Selasa, 01 Desember 2015

Residu bahan kimia beracun

Mengunjungi toko-toko di pusat kota merupakan salah satu aktivitas favorit warga Jerman di waktu luang mereka. Para produsen besar mode menyikapi hal ini dengan secara teratur mengeluarkan koleksi terbaru mereka. Misalnya saja, Zara, yang tergabung dalam grup perusahaan tekstil Spanyol Inditex, setiap tahunnya mengeluarkan sekitar 850 juta potong pakaian. "Fast Fashion" mengacu pada Fast Food, pakaian murah yang ditawarkan pada kalangan konsumen remaja, yang selalu ingin tampil up to date.
 http://robust-chemical.com/lemari-asam-fume-hood-based-on-wooden-structure/

Hari Jumat (23/11/12), para aktivis dari organisasi lingkungan Greenpeace melakukan demonstrasi di depan salah satu toko cabang Zara di kota Hamburg. Mereka membentangkan spanduk bertuliskan: "Apakah Anda mengetahui rahasia kotor Zara?" Para aktivis lingkungan lainnya melakukan aksi serupa di beberapa kota di Jerman untuk menunjukkan hasil penelitian terbaru mereka. Kandungan bahan kimia berbahaya diuji pada 141 pakaian merek fashion terkenal seperti Zara, Benetton, Tommy Hilfiger, Gap, C & A dan H & M.

Bahan Kimia Beracun pada Pakaian

Christiane Huxdorff, pakar kimia dari Greenpeace mengatakan kepada Deutsche Welle, bahan kimia apa saja yang ditemukan pada pakaian yang diuji. "Kami menemukan residu deterjen, yang disebut NPEs, yang memiliki efek hormonal pada manusia, residu plasticizer, yang diduga menimbulkan kemandulan dan bahkan bahan kimia dari senyawa pewarna sintetis Azo, yang dapat menyebabkan kanker."

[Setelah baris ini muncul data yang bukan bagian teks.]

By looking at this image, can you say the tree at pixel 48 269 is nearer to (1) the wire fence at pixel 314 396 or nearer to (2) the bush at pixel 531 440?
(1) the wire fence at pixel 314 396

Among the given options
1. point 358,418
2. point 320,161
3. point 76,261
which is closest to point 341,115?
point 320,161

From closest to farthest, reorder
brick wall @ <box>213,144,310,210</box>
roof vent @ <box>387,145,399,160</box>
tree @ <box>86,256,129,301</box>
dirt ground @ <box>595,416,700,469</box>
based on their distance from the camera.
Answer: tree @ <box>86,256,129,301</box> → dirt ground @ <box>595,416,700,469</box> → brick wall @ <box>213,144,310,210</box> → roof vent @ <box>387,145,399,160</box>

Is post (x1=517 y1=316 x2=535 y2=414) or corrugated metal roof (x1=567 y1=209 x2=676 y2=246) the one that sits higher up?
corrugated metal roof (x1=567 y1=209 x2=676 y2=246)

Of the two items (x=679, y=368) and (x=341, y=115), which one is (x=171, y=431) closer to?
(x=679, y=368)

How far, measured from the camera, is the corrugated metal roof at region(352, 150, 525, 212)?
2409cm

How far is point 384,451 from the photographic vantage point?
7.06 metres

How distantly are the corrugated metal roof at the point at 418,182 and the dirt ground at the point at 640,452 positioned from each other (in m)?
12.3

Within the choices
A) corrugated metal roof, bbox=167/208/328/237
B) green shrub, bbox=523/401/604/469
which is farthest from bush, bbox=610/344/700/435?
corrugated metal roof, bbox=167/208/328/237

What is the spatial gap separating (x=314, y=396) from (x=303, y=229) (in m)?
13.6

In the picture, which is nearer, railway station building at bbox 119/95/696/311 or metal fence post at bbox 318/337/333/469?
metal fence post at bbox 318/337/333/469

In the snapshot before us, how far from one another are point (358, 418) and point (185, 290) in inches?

Senyawa pewarna sintetis Azo merupakan bahan pewarna yang sangat kuat. Beberapa senyawa Azo dapat melepaskan zat-zat beracun atau bahkan menyebabkan kanker. Di Jerman, bahan pewarna seperti ini dilarang untuk dipergunakan. Namun akibat lemahnya pengawasan, jenis pewarna ini masih dimanfaatkan di banyak negara di luar Eropa. Dan celah ini juga dimanfaatkan para produsen besar pakaian Fast Fashion dengan memindahkan lokasi produksi mereka ke Asia, demikian menururt Christiane Huxdorff.

"Para produsen beralih ke Asia, bukan saja karena biaya produksi di sana lebih murah, tapi juga karena di Eropa persyaratan lingkungan yang dikenakan pada perusahaan lebih ketat."

Namun demikian, diakui Christiane Huxdorff, sejauh ini belum terdapat bukti adanya dampak langsung yang merugikan pada manusia jika mengenakan pakaian yang terkontaminasi. Dikatakan Huxdorff, bahayanya tidak langsung, "Juga di Jerman serta di Eropa, jumlah residu beracun dalam air limbah dan sungai terus bertambah akibat pencucian pakaian seperti ini."

Resiko Terbesar Dihadapi Pekerja Tekstil


Yang pasti, para pekerja tekstil di Asia lah yang memiliki resiko yang paling besar karena mereka setiap harinya berurusan langsung dengan bahan kimia beracun. Selain itu, banyak pabrik tekstil di India dan Cina yang membuang limbah langsung ke sungai tanpa disaring, "Dampak pada kesehatan dihadapi penduduk yang tinggal di sekitar pabrik, yang mungkin mengkonsumsi ikan dari sungai."

Tekanan terhadap para produsen pakaian dijuga dilancarkan melalui jejaring sosial seperti Facebook atau Twitter. "Para konsumen mengatakan: saya ingin membeli pakaian kalian namun tanpa bahan kimia beracun."

Sementara itu, perusahaan tekstil Spanyol Inditex memberikan jaminan kepada Deutsche Welle bahwa mereka memiliki kontrol kualitas sendiri dan laboratorium yang ditunjuk telah menjamin bahwa pakaian yang diproduksi "memiliki standar kesehatan yang memadai, memperhatikan keselamatan konsumen dan menghormati lingkungan". Namun demikian, Inditex menyutujui untuk berunding mengenai kewajibannya dengan Greenpeace.